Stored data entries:
··········

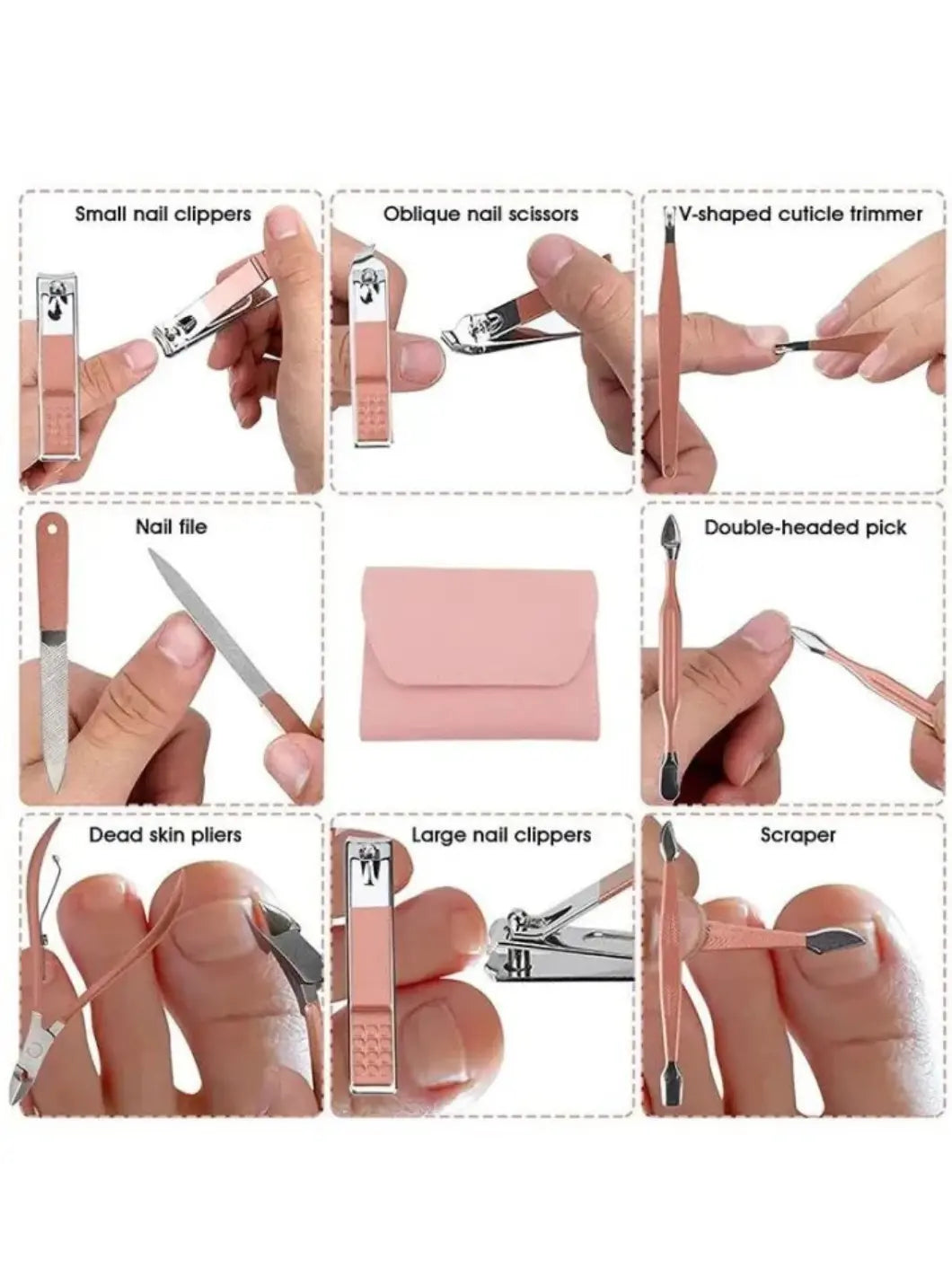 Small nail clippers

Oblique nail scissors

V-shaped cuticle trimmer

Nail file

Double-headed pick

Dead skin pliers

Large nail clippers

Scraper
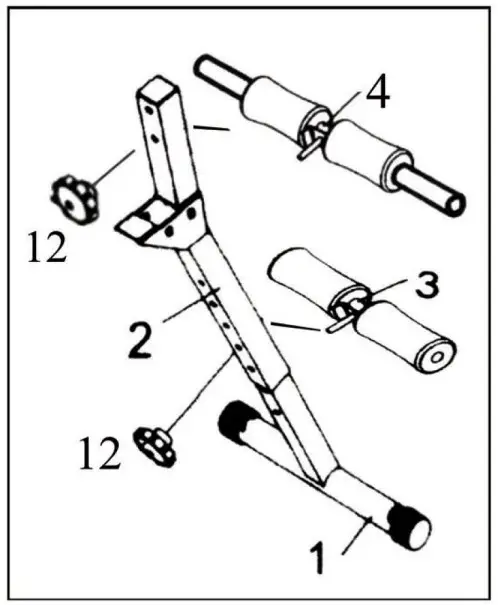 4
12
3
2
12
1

··········

- **Assignment**:
Omit every picture, then write out the entries above exactly.

- **Your solution**:
 Small nail clippers

Oblique nail scissors

V-shaped cuticle trimmer

Nail file

Double-headed pick

Dead skin pliers

Large nail clippers

Scraper
 4
12
3
2
12
1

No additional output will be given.